Hijacking Your DNA: It Could Cost You Your Freedom

Police used DNA info on genealogy website to track down Golden State Killer suspect” (CNN, 4/28/18). At first glance, a triumph for law enforcement. Not so fast. The method used to identify the suspect—DNA matching — raises troubling questions about a law enforcement agency getting way over its skis.  It was not the suspect’s DNA that provided the clue to his identity but that of a relative. The DNA was culled from a genealogy database that didn’t (because it didn’t have to) inform the relative that his (or her) DNA might wind up as part of a law enforcement operation and then on a government database permanently.
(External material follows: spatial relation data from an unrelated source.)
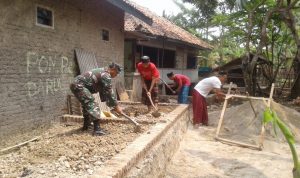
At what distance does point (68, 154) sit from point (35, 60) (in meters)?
3.40

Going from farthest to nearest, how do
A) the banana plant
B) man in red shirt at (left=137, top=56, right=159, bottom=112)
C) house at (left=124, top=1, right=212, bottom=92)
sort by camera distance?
house at (left=124, top=1, right=212, bottom=92) < man in red shirt at (left=137, top=56, right=159, bottom=112) < the banana plant

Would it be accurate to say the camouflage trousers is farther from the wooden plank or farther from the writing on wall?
the wooden plank

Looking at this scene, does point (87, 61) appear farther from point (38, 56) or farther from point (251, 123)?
point (251, 123)

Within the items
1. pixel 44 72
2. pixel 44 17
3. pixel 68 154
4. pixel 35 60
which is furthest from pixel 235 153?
pixel 44 17

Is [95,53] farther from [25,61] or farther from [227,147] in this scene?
[227,147]

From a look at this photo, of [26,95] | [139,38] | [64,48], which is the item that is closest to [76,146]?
[26,95]

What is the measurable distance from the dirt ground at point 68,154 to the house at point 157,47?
5489mm

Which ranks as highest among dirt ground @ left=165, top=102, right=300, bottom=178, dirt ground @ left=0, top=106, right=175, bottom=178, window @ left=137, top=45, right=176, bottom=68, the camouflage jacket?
window @ left=137, top=45, right=176, bottom=68

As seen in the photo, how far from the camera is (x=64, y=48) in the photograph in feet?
27.1

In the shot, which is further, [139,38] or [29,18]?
[139,38]

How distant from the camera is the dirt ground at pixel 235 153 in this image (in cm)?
562

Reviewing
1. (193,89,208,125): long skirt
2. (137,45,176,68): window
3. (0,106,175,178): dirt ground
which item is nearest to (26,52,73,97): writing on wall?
(0,106,175,178): dirt ground

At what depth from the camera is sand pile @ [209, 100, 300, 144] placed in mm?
7801

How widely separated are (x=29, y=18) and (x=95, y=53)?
10.6ft
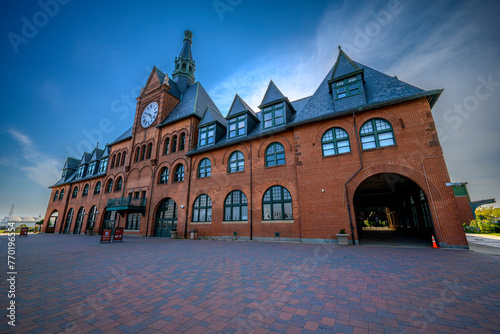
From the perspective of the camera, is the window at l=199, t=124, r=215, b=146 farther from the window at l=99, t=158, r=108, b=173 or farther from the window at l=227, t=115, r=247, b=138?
the window at l=99, t=158, r=108, b=173

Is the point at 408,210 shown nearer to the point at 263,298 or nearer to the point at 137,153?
the point at 263,298

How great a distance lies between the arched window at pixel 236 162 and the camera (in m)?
17.3

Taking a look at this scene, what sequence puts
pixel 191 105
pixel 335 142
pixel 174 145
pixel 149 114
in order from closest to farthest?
pixel 335 142 < pixel 174 145 < pixel 191 105 < pixel 149 114

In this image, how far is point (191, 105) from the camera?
24.0m

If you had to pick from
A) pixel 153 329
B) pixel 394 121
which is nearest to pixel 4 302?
pixel 153 329

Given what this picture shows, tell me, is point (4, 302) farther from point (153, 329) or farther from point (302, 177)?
point (302, 177)

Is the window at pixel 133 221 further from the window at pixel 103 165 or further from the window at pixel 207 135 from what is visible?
the window at pixel 103 165

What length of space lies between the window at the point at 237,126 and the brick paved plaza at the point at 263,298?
13.5m

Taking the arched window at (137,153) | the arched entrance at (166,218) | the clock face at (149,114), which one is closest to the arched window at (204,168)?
the arched entrance at (166,218)

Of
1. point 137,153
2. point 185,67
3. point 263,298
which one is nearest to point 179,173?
point 137,153

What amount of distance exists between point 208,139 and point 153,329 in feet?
61.1

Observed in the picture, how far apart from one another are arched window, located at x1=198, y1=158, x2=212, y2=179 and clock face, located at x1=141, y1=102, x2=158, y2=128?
11.6 m

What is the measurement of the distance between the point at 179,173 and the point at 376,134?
60.8 ft

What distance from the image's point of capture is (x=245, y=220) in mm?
15789
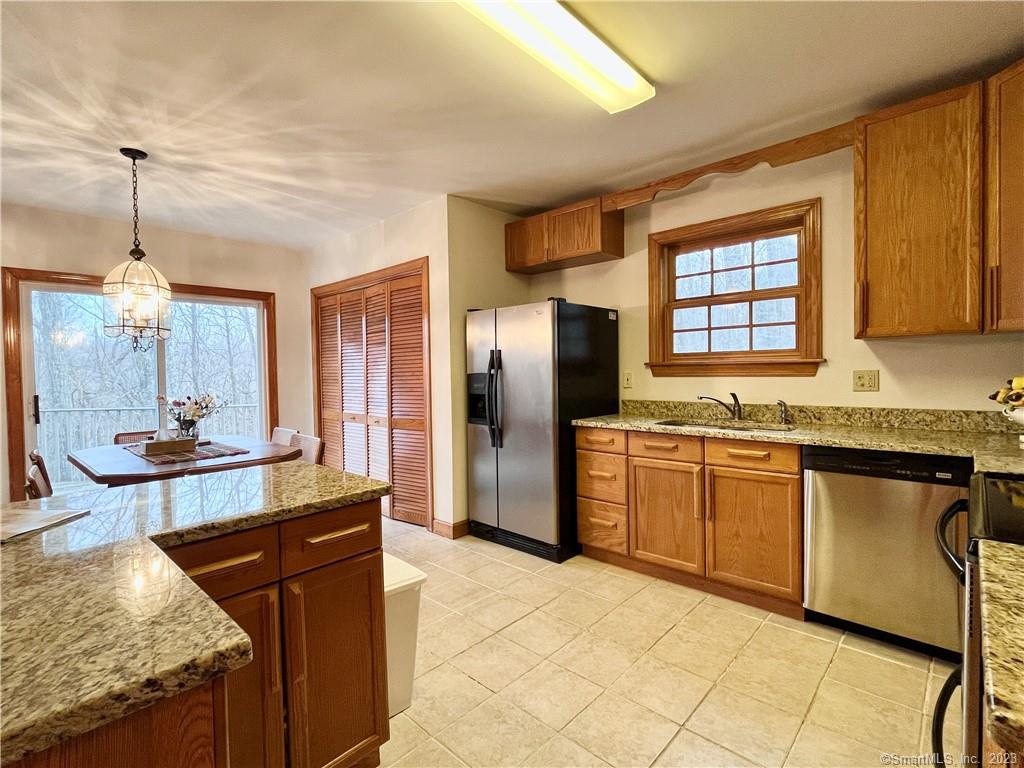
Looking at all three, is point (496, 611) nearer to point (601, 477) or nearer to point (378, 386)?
point (601, 477)

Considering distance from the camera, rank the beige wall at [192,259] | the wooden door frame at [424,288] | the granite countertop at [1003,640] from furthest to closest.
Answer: the wooden door frame at [424,288] < the beige wall at [192,259] < the granite countertop at [1003,640]

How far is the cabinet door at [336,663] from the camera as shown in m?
1.31

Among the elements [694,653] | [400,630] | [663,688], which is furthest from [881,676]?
[400,630]

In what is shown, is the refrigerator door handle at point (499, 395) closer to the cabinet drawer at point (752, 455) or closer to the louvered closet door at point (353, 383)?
the cabinet drawer at point (752, 455)

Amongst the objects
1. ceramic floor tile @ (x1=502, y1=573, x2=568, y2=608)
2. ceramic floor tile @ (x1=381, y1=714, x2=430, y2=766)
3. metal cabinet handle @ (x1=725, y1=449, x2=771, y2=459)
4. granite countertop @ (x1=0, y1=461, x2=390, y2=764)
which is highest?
granite countertop @ (x1=0, y1=461, x2=390, y2=764)

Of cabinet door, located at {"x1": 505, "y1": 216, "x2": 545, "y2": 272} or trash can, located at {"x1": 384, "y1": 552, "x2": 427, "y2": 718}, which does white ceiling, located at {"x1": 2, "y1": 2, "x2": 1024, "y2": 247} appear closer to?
cabinet door, located at {"x1": 505, "y1": 216, "x2": 545, "y2": 272}

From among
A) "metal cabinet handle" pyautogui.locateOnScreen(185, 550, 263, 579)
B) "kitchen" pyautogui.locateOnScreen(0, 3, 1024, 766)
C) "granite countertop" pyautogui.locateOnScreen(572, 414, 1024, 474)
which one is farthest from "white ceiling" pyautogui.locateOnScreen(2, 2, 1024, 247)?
"metal cabinet handle" pyautogui.locateOnScreen(185, 550, 263, 579)

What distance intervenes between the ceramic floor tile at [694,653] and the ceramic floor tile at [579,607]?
13.5 inches

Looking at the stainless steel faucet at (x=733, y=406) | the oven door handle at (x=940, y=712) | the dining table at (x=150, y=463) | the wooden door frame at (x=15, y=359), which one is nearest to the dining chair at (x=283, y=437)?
the dining table at (x=150, y=463)

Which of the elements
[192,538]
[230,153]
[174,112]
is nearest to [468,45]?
[174,112]

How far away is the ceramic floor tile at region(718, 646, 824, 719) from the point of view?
5.86ft

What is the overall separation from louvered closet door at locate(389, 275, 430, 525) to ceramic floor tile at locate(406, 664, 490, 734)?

How could this have happened? Simple. As SA warned readers six months ago in “Hijacking Your DNA: It Could Cost You Your Freedom, succumbing to the industry’s advertising campaign to “find out where you came from” by sending them a sample of your DNA has all sorts of hidden hazards.  Not only are the genealogy companies richly rewarded for hijacking your DNA (fees range from $80-$100), once you’ve capitulated they get to keep your DNA on their database. Not what you thought you signed up for, is it?  But in a world where surveillance is becoming a real cash cow, the genealogy companies are counting on other profit-making opportunities connected to your DNA to come their way. In the meantime, you can’t say you weren’t warned —the consent form you are required to sign (but not required to read) informs you that your DNA will wind up in the hands of any government agency that comes calling with a warrant or court order. Some companies will hand it over without the formalities.

If you took SA’s advice six months ago and refrained from believing the industry hype, congratulations, you can breathe a sigh of relief. For those of you on the fence don’t proceed until you read Hijacking your DNA: It Could Cost You Your Freedom.

How loud and how often have we reviled countries where government surveillance limits peoples’ right to criticize their government, spies on those it considers “dangerous,” and rewards apathy and non-involvement? The worm has turned in a big way —welcome to the U.S. surveillance state where claims of national security have permeated the wall that always stood between your personal stuff and the government’s right to steal it.  As SA (and other alternative media) have warned ad nauseam surrendering what makes you tick to a for-profit capitalist enterprise (whose links to government security agencies are unknown but likely) is like crossing a superhighway on foot. You never know which speeding car will take you out.

Even the corporate media have put their oar in these troubled waters. But don’t expect the truth. For example, CNN interviewed the CEO of one genealogy firm and failed to challenge her assertion that her company would never allow access to your DNA. Bah humbug! The truth is it depends on who does the asking. The entity that can troll through your DNA, capture and hold onto it permanently is the one most of us would least like to: our own government. The dodge that covers this illegal surveillance comes in the form of a court order or warrant that in the empire’s “anything goes” judicial system is as easy to obtain as roast beef on rye from your local deli.

Eternal vigilance is the price of liberty” —more true today than ever. The link between vigilance and liberty is the most potent weapon the people have in their fight to salvage their privacy and limit government surveillance.  The U.S. is chock full of powerful adversaries —permissive judges dismissive of personal privacy, a surveillance state apparatus determined to vacuum up the personal data of every person in the world, a corporate meme meant to mislead: “If you don’t have anything to hide, you shouldn’t be worried,” a wired public that has lost its reverence for personal space, and a bunch of corporate shysters beguiling you with promises to unlock your heritage —determined to stamp “property of the U.S.A.” on your DNA.